Chapter 12

She couldn't wave her away. Well, she could. She raised one hand. Ruby must see her dealing with this after all. And Cass was. Dealing with it in ways she'd never expected.

Also, if she let herself be drawn by his sin-ridden lips, by him, she'd lose that part of herself, the part of her no one had touched, because she didn't let them. The thing, the only thing, she had mastery over.

Herself.

Somehow she struggled free. She was naked under the robe after all. Any more of this and they'd eat each other alive. And that was something Ruby mustn't see.

"Don't stop now, Mrs. Armstrong, you're just getting to be interesting."

She snatched a breath. Interesting? The damn cheek of it. She was not getting to be anything. She was interesting. She cleared her throat.

"You said a kiss."

He huffed out a soft breath. "And now you somehow think I want more?"

"Well, I hope you don't think I do."

"That's not how it looked to me."

"You would know about looks, would you, perversely peeping through my window? Seeing what was in it for you?"

Well? How fine was this? A libertine like him, talking as if he were a choir mistress and she the roistering blade. Probably eyeing her too.

"Do you know something?"

Not when this had suddenly taken a turn for the worse and she wouldn't just have been better tackling a tiger, she'd have been better kissing one as well. Still, she set her jaw to match his own. What could he say that would worry her now? She'd given him what he wanted.

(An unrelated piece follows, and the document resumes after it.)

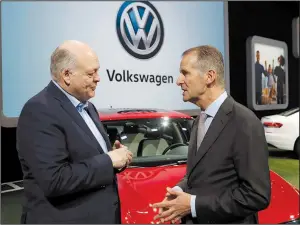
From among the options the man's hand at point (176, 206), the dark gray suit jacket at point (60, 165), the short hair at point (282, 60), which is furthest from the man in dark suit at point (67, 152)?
the short hair at point (282, 60)

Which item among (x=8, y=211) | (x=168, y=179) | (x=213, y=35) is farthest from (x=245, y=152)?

"You never let me finish earlier," he added. "Most women wouldn't just have screamed by now. They'd have raised the roof."

"Really?"

"Still a deal is a deal. So they say anyway."

He stepped back. Her jaw dropped open. Not only had she kissed him for nothing, when she should never have kissed him at all, she'd given him precisely what he wanted which wasn't a kiss at all. So now? Now?

She parted her lips.

He was right about her failing to raise the roof. He might as well have his money's worth.

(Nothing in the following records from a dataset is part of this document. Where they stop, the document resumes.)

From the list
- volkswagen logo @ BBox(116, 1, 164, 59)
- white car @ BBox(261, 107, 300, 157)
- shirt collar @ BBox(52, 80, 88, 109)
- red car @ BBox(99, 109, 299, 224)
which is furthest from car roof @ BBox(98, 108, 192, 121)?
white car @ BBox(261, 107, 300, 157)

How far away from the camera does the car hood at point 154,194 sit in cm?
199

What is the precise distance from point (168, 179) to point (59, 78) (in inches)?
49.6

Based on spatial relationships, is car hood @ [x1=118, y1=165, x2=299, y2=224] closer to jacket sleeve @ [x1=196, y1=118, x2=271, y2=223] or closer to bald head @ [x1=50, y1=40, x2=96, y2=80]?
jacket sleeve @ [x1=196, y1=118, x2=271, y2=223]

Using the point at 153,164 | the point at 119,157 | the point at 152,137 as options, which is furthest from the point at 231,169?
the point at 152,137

The noise, the scream was masterful. For that matter the scream might have been heard in John O' Groats, Land's End, or Paris. Maybe, even in all three for that matter. She couldn't tell, not being in any of them right now.

She clamped her lips shut. Then she shrugged.

"As I think you will agree, I'm not most women, Lord Hawley."

Well, she wasn't. What was more she heard Barron yelling in his thick Dorset brogue somewhere in the darkness.

"Mrs. Armstrong? Mrs. Armstrong? Where be 'ee?"

"Yes," she said, facing Devorlane Hawley with her best, her most coolly appraising stare. "Just because I didn't scream, doesn't mean I wouldn't. Here, Barron. I'm at the door."

"Coming, my lady!" Pearl yelled. "We're coming!"

"What the bloody blazes be a'goin' on here, Mrs. Armstrong?"

The blinding light from Barron's driver's lantern dazzled her for a second, so she'd to fight not to shield her face. But not before she saw Ruby was also there, armed with a broom handle. She'd maybe gone a little far. But going a little far was better than going nowhere at all. She clutched her robe tighter. Having started this, she might as well finish it. Ruby hadn't brought that broom to sweep the path after all.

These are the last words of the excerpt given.